Exercise instructions :: Restate each entry exactly, without pictures.

Content starts

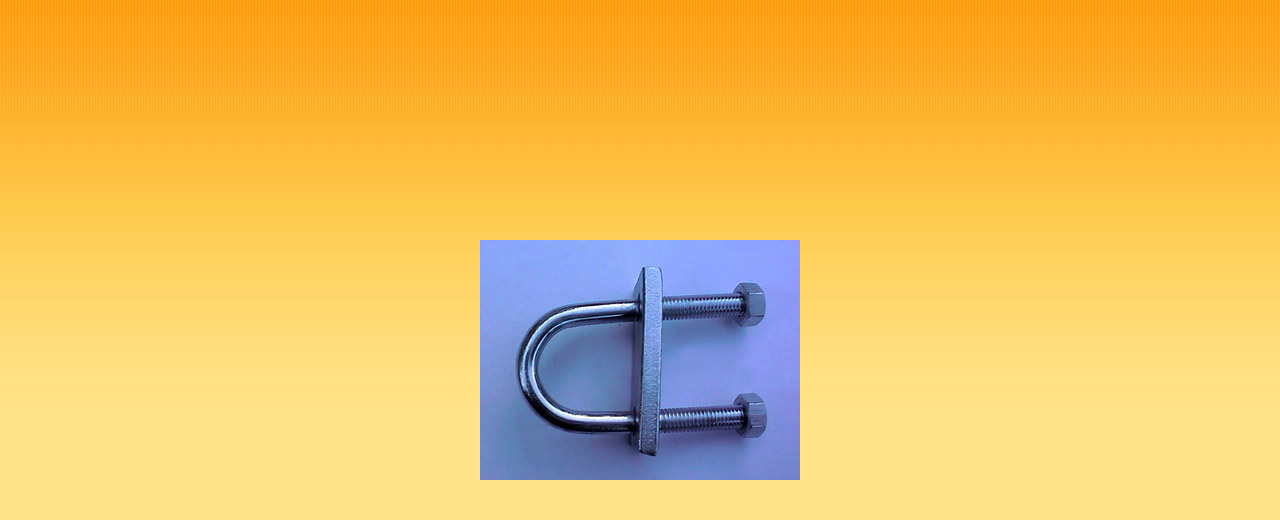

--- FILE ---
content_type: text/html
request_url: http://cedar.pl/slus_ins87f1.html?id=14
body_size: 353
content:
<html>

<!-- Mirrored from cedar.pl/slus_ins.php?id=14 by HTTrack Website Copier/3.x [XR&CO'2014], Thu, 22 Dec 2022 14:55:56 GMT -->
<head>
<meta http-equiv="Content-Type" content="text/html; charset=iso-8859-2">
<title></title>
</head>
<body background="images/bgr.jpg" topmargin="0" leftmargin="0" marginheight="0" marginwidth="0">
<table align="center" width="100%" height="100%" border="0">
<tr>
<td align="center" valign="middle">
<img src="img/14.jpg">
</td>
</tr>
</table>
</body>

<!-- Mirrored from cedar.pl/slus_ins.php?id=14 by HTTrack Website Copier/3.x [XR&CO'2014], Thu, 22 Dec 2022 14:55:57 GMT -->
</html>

Content ends

Result below ::
--- FILE ---
content_type: text/html
request_url: http://cedar.pl/slus_ins87f1.html?id=14
body_size: 353
content:
<html>

<!-- Mirrored from cedar.pl/slus_ins.php?id=14 by HTTrack Website Copier/3.x [XR&CO'2014], Thu, 22 Dec 2022 14:55:56 GMT -->
<head>
<meta http-equiv="Content-Type" content="text/html; charset=iso-8859-2">
<title></title>
</head>
<body background="images/bgr.jpg" topmargin="0" leftmargin="0" marginheight="0" marginwidth="0">
<table align="center" width="100%" height="100%" border="0">
<tr>
<td align="center" valign="middle">
<img src="img/14.jpg">
</td>
</tr>
</table>
</body>

<!-- Mirrored from cedar.pl/slus_ins.php?id=14 by HTTrack Website Copier/3.x [XR&CO'2014], Thu, 22 Dec 2022 14:55:57 GMT -->
</html>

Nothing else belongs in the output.